== Work to do ==
Please extend the passage on FPCA-based feature extraction from Sentinel-1 time series, picking up right after its final sentence.

Overview of FPCA-based feature extraction procedure

A quick overview of the procedure is as follows:

  • A subset of locations/pixels were carefully and strategically selected from the Bay of Quinte study area.
  • Their respective Sentinel-1 time series were used to train an FPCA-based feature extraction engine.
  • The trained FPCA-based feature extraction engine was then applied to the Sentinel-1 time series of each location/pixel of the entire Bay of Quinte area. The output of each time series is an ordered sequence of numbers called FPC scores for the corresponding location/pixel. The order of these scores is in descending order of variability explained by their corresponding FPC.
  • Figure 3 above is the RGB rendering of the first three FPC scores of the 2019 Sentinel-1 time series data.

The training data

The collection of training data (from the locations/pixels from the Bay of Quinte area) were carefully and strategically chosen to contain specific properties.

  • The training locations were distributed throughout the Bay of Quinte study area.
  • The land cover types were known based on prior field observations.
  • There were six land cover types represented in the training collection: water, shallow water, marsh, swamp, forest, and agriculture land.
  • The training collection were well-balanced across land cover types as each land cover type contained exactly 1000 locations/pixels (except for shallow water, which had 518).
  • The six land cover types represented in the training collection are comprehensive as every location/pixel in the Bay of Quinte study area are covered by one of these six land cover types.

The Sentinel-1 data have two polarizations – vertical transmit and vertical receive (VV), and vertical transmit and horizontal receive (VH). These two polarizations can be regarded as two observed variables measured by the Sentinel-1 satellites.

Different Earth surface structures are detected with different sensitivities in polarizations. For example, rough surface scattering, such as those caused by bare soil or water, is most easily detected in the VV polarization. On the other hand, volume scattering, commonly caused by leaves and branches in a forest canopy, is most easily detected in VH and HV polarizations. Finally, a type of scattering called double bounce, commonly caused by buildings, tree trunks, or inundated vegetation, is most easily detected in the HH polarization (NASA 2022). For the rest of this article, we will focus on VV polarization.

Figure 4: Sentinel-1 VV time series data of the training locations and corresponding ribbon plots for easy temporal trend visualization. (a): 2017 data. Left panel group: Line plots of the Sentinel-1 VV time series data grouped by known land cover types. Right panel group: Corresponding ribbon plots, with the black curve in each panel indicating the panel-specific mean curve, and the ribbon indicating one standard deviation above and below the panel-specific mean curve. (b), (c): 2018, 2019 data, respectively.

Sentinel-1 VV time series data of the training locations and corresponding ribbon plots for easy temporal trend visualization.
Description - Figure 4

Each panel corresponds to one of the six wetland types for 2017, 2018 and 2019 – marsh, swamp, water, forest, agriculture and shallow water. Each panel contains 1000 training time series, corresponding to 1000 distinct training locations, except for the bottom panel, which has only 518 time series. The horizontal axis shows the observation dates. They are 12 days apart, except the occasional gaps. The following four points are observed for the 2017, 2018 and 2019 time series data:

  • Observation 1: The collection of observation dates can change from year to year, and so can the gaps.

== Information provided ==
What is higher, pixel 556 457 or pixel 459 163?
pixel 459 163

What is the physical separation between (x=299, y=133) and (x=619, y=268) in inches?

== Result of this exercise ==
  • Observation 2: Water and Shallow water on average have lower values than the rest of the wetland types.
  • Observation 3: From the Shallow Water ribbon plot, one sees that Shallow Water shows a distinct trend, starting low early in the growing season and then peaking in late August.
  • Observation 4: From the Marsh ribbon plot, one sees that Marsh exhibits roughly the opposite trend as the Shallow Water, namely starting high and then coming down later in the season.

Functional principal component analysis

We give a conceptual explanation of FPCA via a comparison to the familiar ordinary principal component analysis (OPCA).

The OPCA is:

  • Suppose a finite set D={x1,x2,,xn}d(of data points) is given.
  • Find d orthogonal directions, more precisely, one-dimensional subspaces in d along which D exhibits the most variability, the second most, the third most, and so on. Here, orthogonality is defined via the standard inner product (dot product) on d. For each orthogonal one-dimensional subspace, choose a unit vector within that subspace. The resulting d mutually orthogonal unit vectors are the ordinary principal components, and they form an orthonormal basis for d.
  • Rewrite each xi,i=1,2,,n, in terms of the ordinary principal components. The coefficients of this linear combination are the ordinary principal component scores of xi with respect to the ordinary principal components.

How does FPCA (more precisely, the particular flavour of FPCA we used) differ from OPCA ?

  • The finite-dimensional vector space d is replaced with a (possibly infinite-dimensional) sub-space F of the L2-integrable functions defined on a certain (time) interval [a,b].
  • The standard inner product on d is replaced with the L2 inner product ·,· on F, i.e., for f,gFL2[a,b], f,g  :=  abf(z)g(z)dz

Why can FPCA capture temporal trends ?

  • This is because the “geometry” of the interval [a,b] is incorporated in the very definition of the L2 inner product. More concretely put, the integration process of functions over [a,b] incorporates information about the ordering and distance between every pair of time points.
  • This “awareness” of the geometry of the interval [a,b] in turn allows the L2 inner product to capture information about temporal trends.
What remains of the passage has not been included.